PROVIDED DATA:
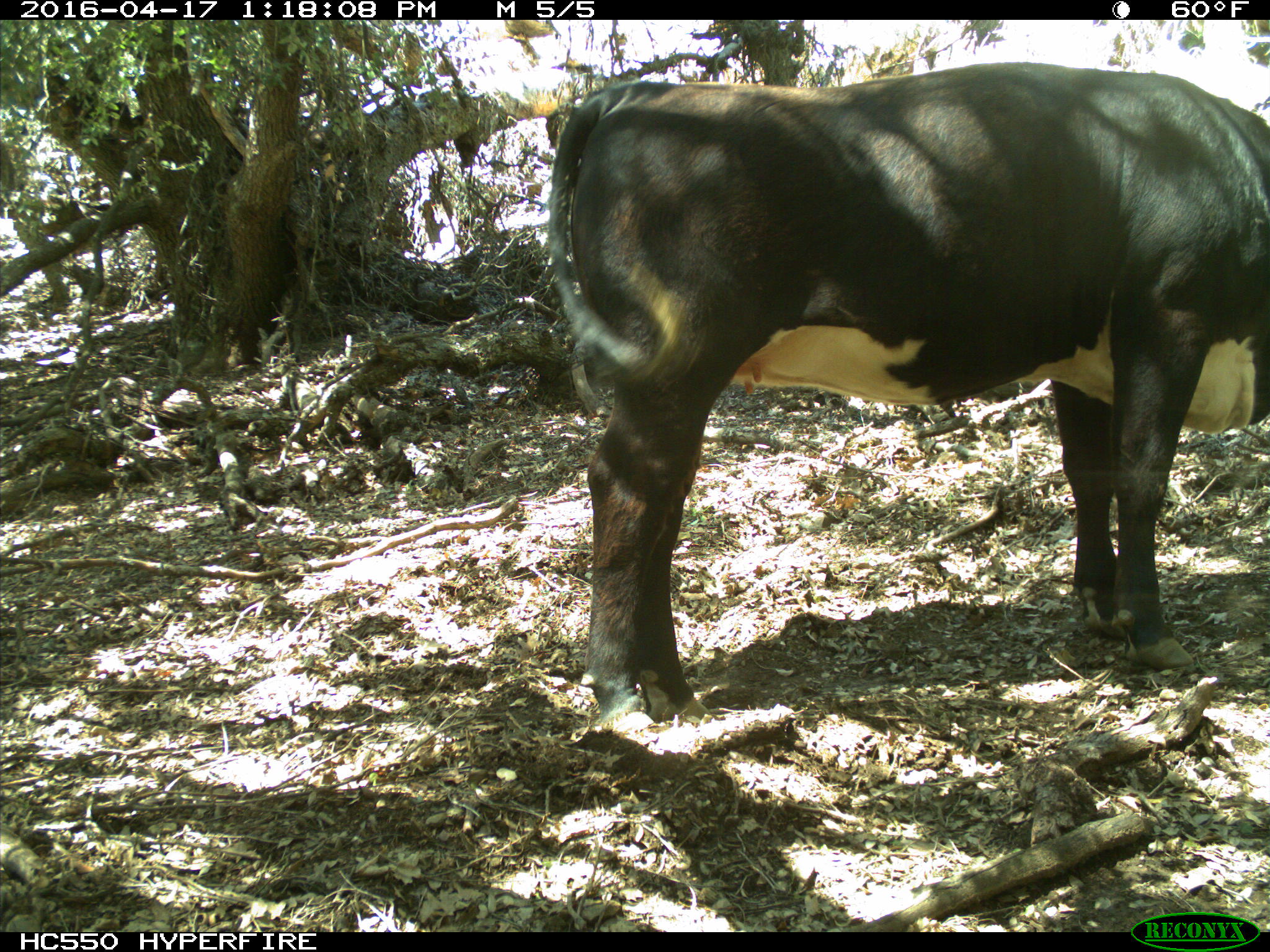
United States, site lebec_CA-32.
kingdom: Animalia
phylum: Chordata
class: Mammalia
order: Artiodactyla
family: Bovidae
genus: Bos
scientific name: Bos taurus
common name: domestic cow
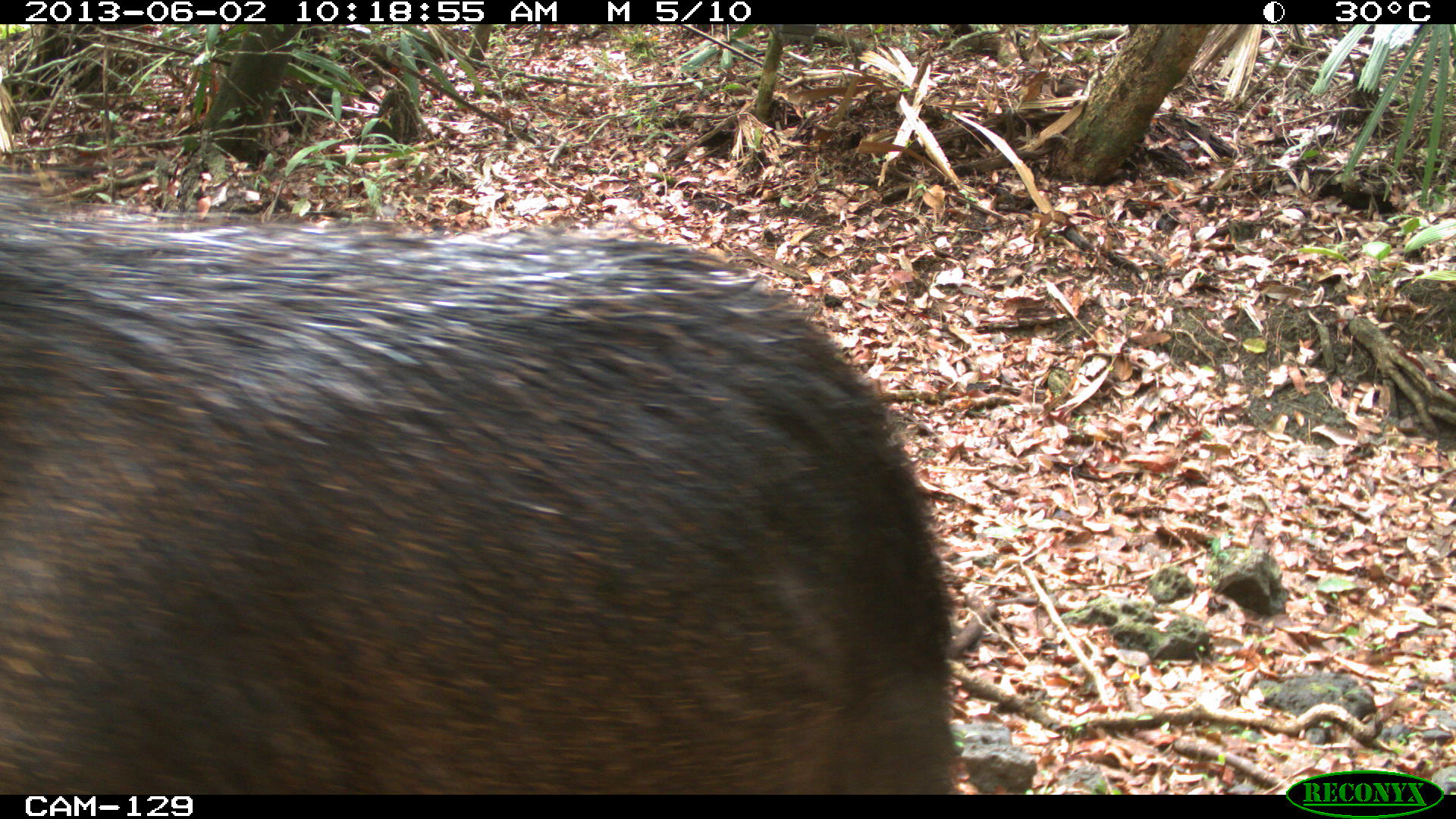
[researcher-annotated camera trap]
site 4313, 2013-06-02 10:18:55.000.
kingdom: Animalia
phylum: Chordata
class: Mammalia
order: Artiodactyla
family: Tayassuidae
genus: Tayassu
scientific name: Tayassu pecari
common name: white-lipped peccary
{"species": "Tayassu pecari (white-lipped peccary)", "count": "4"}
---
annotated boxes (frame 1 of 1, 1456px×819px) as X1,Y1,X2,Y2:
tayassu pecari: 1,204,965,790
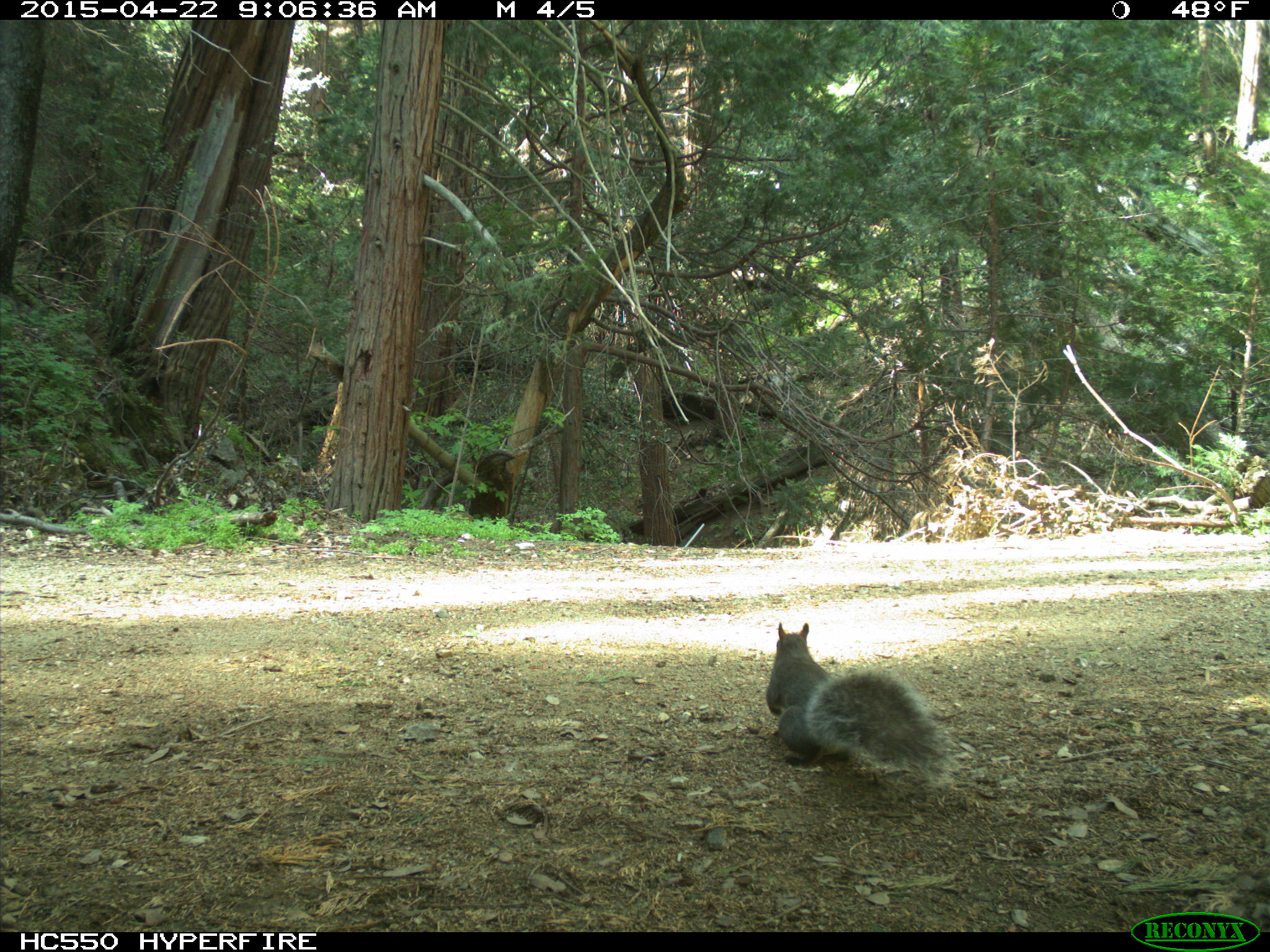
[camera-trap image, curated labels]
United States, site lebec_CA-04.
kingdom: Animalia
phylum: Chordata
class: Mammalia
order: Rodentia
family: Sciuridae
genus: Sciurus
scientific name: Sciurus carolinensis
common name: eastern gray squirrel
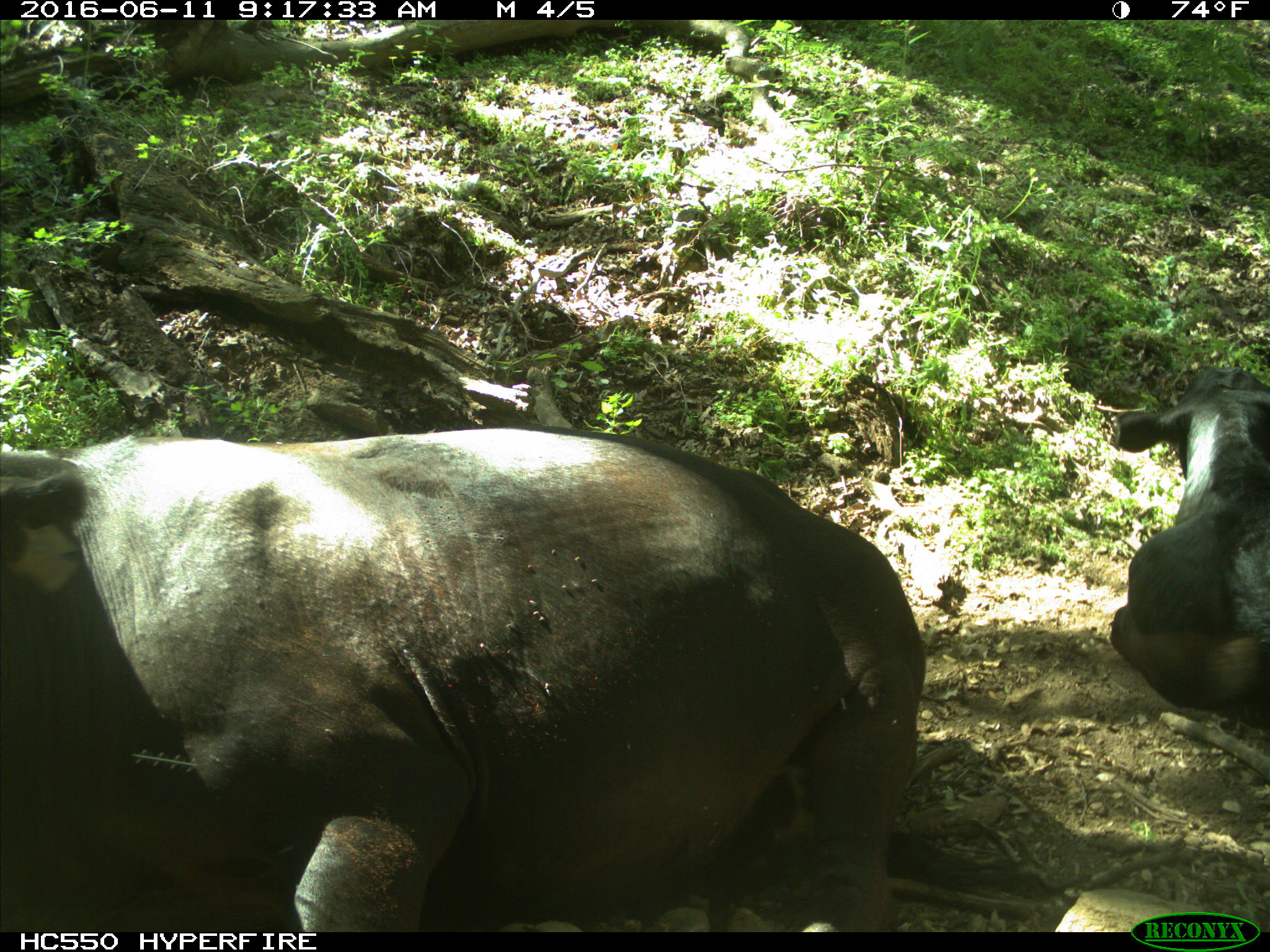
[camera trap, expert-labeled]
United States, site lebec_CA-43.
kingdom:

WORK TO BE COMPLETED: Locate "[researcher-annotated camera trap]" in the listing above, then print exactly the lines from that line through the final one, omitting all pictures.

RESPONSE TO THIS TASK:
[researcher-annotated camera trap]
site 4313, 2013-06-02 10:18:55.000.
kingdom: Animalia
phylum: Chordata
class: Mammalia
order: Artiodactyla
family: Tayassuidae
genus: Tayassu
scientific name: Tayassu pecari
common name: white-lipped peccary
{"species": "Tayassu pecari (white-lipped peccary)", "count": "4"}
---
annotated boxes (frame 1 of 1, 1456px×819px) as X1,Y1,X2,Y2:
tayassu pecari: 1,204,965,790
[camera-trap image, curated labels]
United States, site lebec_CA-04.
kingdom: Animalia
phylum: Chordata
class: Mammalia
order: Rodentia
family: Sciuridae
genus: Sciurus
scientific name: Sciurus carolinensis
common name: eastern gray squirrel
[camera trap, expert-labeled]
United States, site lebec_CA-43.
kingdom:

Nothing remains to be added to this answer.